CHP Ankara Milletvekili Emrehan Halıcı da, bir soru üzerine, görüşmelerde özellikle dış ilişkileri ilgilendiren konularda heyet olarak mümkün olduğu kadar birlikte davranmaya özen gösterdiklerini, iç konularla ilgili olarak ise görüş ayrılıklarını ortaya koyduklarını söyledi.
Görüşmelerde kendisinin, referandumun, sonuçları açısından Türkiye'ye yeni bir şeyler katmadığını, üç madde dışında Anayasa değişikliğinin çok önemli olmadığını ifade ettiğini belirten Halıcı, demokratik ülkelerde çok temel bir konu olan anayasanın mutlaka uzlaşıyla ortaya çıkarılması gerektiğinin altını çizdiğini kaydetti.

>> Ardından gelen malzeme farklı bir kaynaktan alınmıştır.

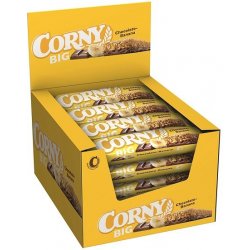 Corny Big 24 × 50 g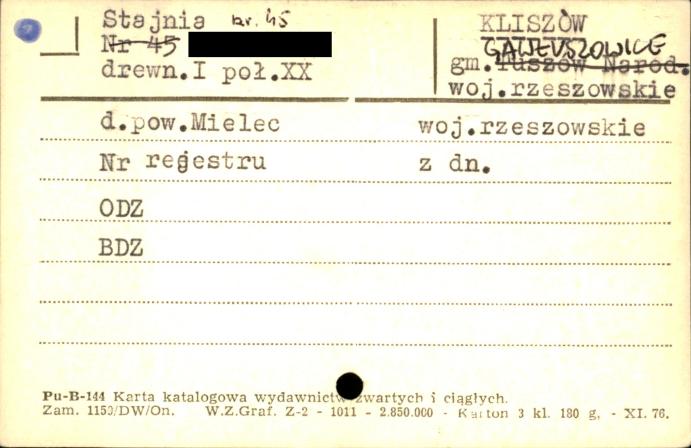 stajnia, skan 1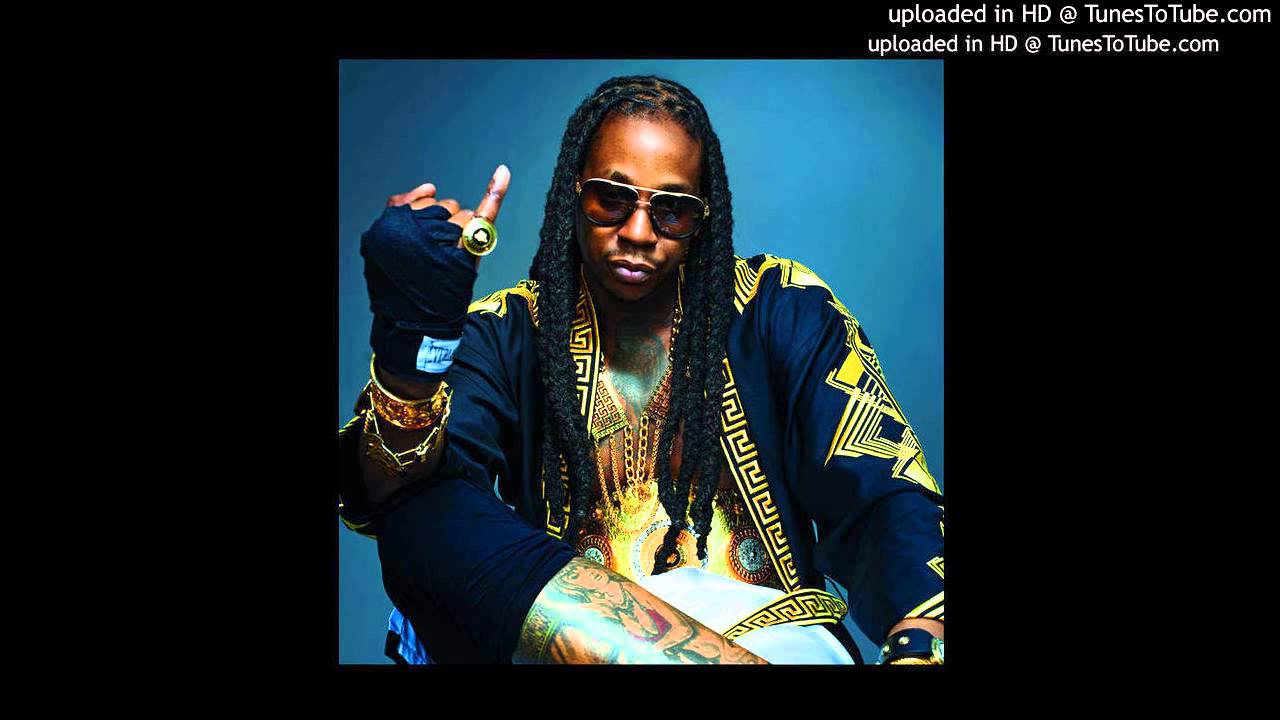 Rick Ross - Crib In My Closet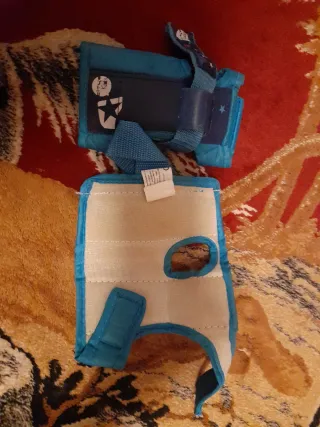 Protecciones para niños patinete y patines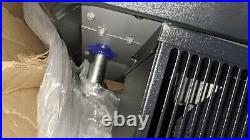 Jandy JXI400NK ProSeries JXi Gas Pool Heater 400K BTU Natural Gas Open box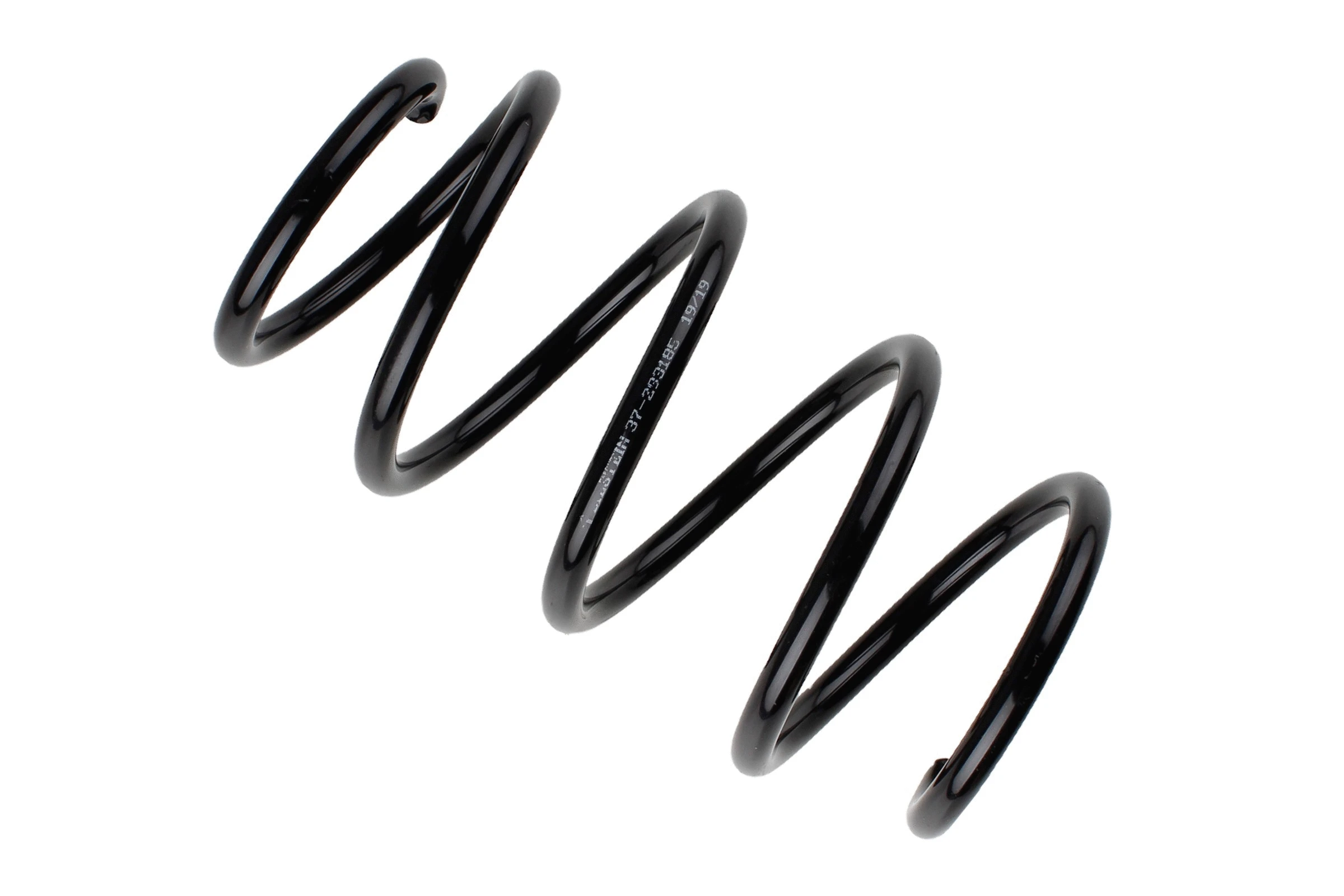 Suspension Spring (37-293185)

ABD, KILIÇDAROĞLU'NA NASIL BAKIYOR?
Halıcı, CHP Genel Başkanlığına Kemal Kılıçdaroğlu'nun gelmesine Amerikalıların bakışının ne yönde olduğuna dair bir soruyu şöyle yanıtladı:
"Gördüğüm ve çok mutlu olduğum konu şudur; 'CHP'nin yaşadığı bu değişiklik nasıl Türkiye'de olumlu bir rüzgar estirmişse, buraya geldiğimde gördüğüm nokta da aynı olumlu beklentilerin buraya da yansıdığı biçimindedir. Birçok görüşmelerimizin başında, arasında veya sonrasında CHP ile ilgili daha fazla iletişim içinde olmak istediklerini bildirdiler. CHP'nin resmi olarak buraya gelip gelmeyeceği, böyle bir programının olup olmayacağı, Sayın Genel Başkanımız Kılıçdaroğlu'nun ne zaman ziyaret edebileceğiyle ilgili birtakım sorular oldu. Görüştüğümüz bazı heyetler de, Türkiye'yi, TBMM'yi ziyaretlerinde CHP'yi ve Genel Başkanı'nı da görmek istediklerini ifade ettiler".

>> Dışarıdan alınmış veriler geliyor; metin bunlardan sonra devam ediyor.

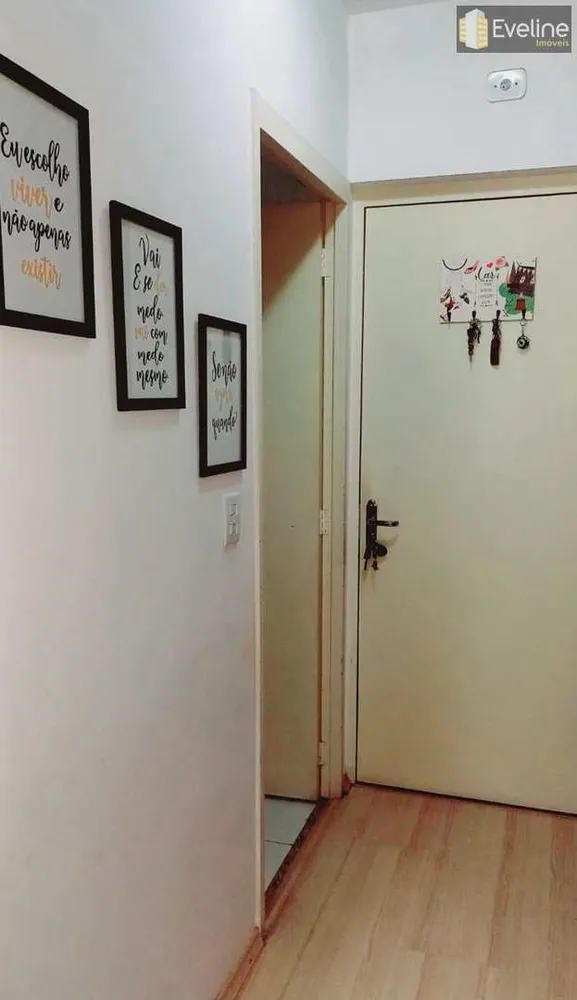 Apartamento, 2 quartos, 61 m² - Foto 6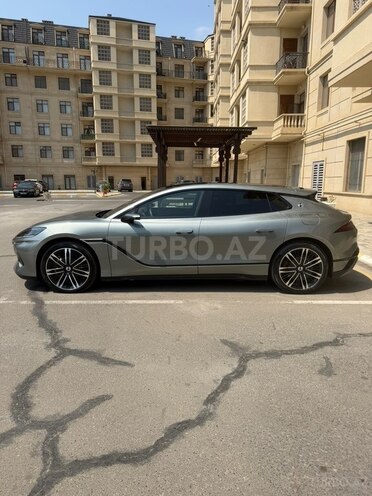 Denza  2024, 10,500 km - 0.0 l - Bakı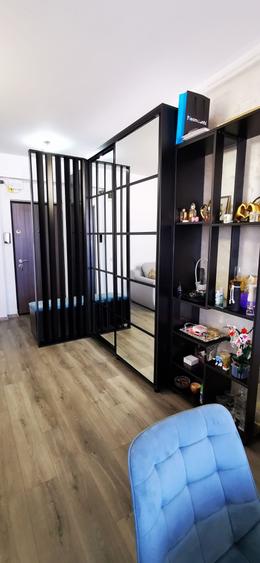 ⏩ Primo 3 Camere Decomandate 70m² Mobilat Utilat Centrala  Bloc 2013 - 3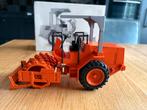 NZG 343 Hamm 2210-SSD Padded Roller Compactor Schaal: 1:25, Ophalen of Verzenden, Nieuw, Overige typen, Overige merken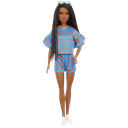 Mattel Barbie Fashion Doll Assorted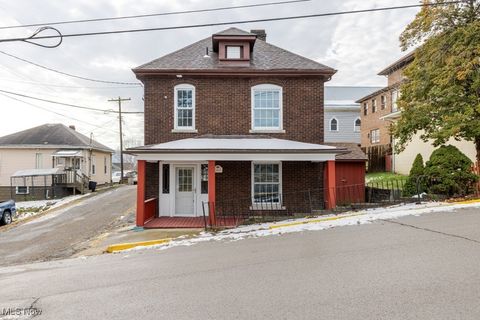 Tiny photo for 3002 Elm Street, Weirton, WV 26062 (MLS # 5179756)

"AK PARTİ'Yİ KUTLAMAK GEREKİR"
Bir başka soru üzerine, iktidar partilerinin yabancı ülkelerde daha etkin olmasının doğal olduğunu belirten Halıcı, "Adalet ve Kalkınma Partisi'nin de itiraf etmek gerekir ki ABD'deki temasları, şu ana kadar ortaya koymuş oldukları ilişkilerinin çok kuvvetli olduğunu ve başarılı bir çalışma yürüttüklerini ortaya koyduğunu ifade etmek, kendilerini de kutlamak gerekir. Bizim de ana muhalefet partisi olarak ve tahmin ediyorum ki diğer muhalefet partilerinin de benzer ilişkileri, iktidarda olmadıkları halde yaratmaları ve sürekli kılmaları gerekir. Bu duygu ve düşüncelerimi Sayın Genel Başkanımıza ileteceğim" diye konuştu.
"SENATÖR BROWNBACK'İN ELEŞTİRİSİNE KATILMIYORUZ"

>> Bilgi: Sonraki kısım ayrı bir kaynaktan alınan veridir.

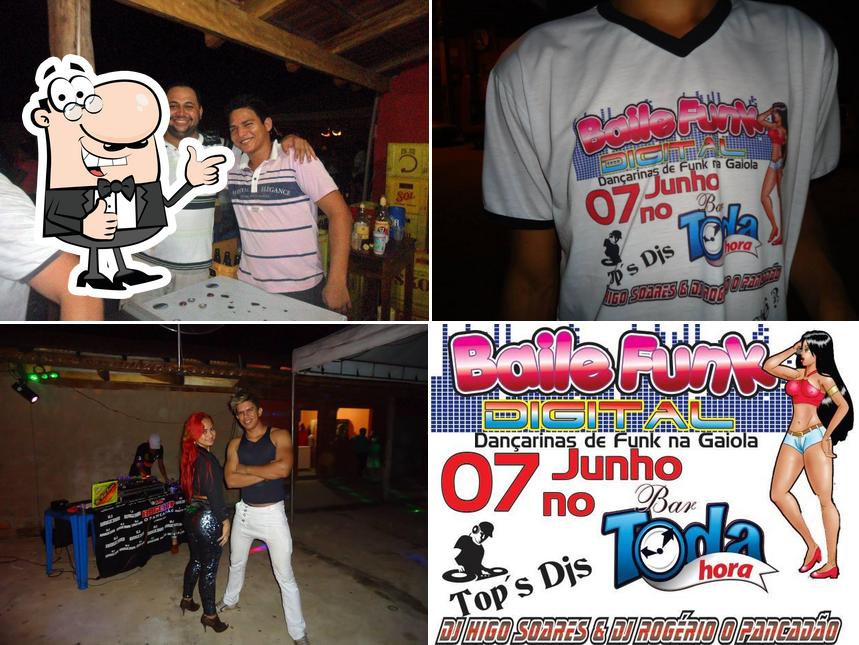 BAR TODA HORA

MHP İstanbul Milletvekili Mithat Melen de, Washington'daki temaslarında heyet olarak uyumlu bir çalışma sergilediklerini söyledi.
Halıcı ve Melen ayrıca, bir soru üzerine, ABD'nin Ankara Büyükelçisi adayı Ricciardone'nin atamasının Genel Kurul'da görüşülmesine engel koyan Senatör Sam Brownback'in Ricciardone için "bulunduğu ülkelerde iktidarlarla daha yakın ilişki kurduğu eleştirisine" kendilerinin katılmadığını belirtti.
Bu arada heyet, Perşembe günkü temasları kapsamında Georgetown üniversitesi'nde Türkiye Araştırmaları Enstitüsü'nde öğrencilerle toplantı düzenledi, PEW araştırma merkezi yöneticisi Richard Wike ile görüştü ve TÜSİAD'ın Washington temsilcisi Abdullah Akyüz'ün ev sahipliğinde akşam yemeğine katıldı.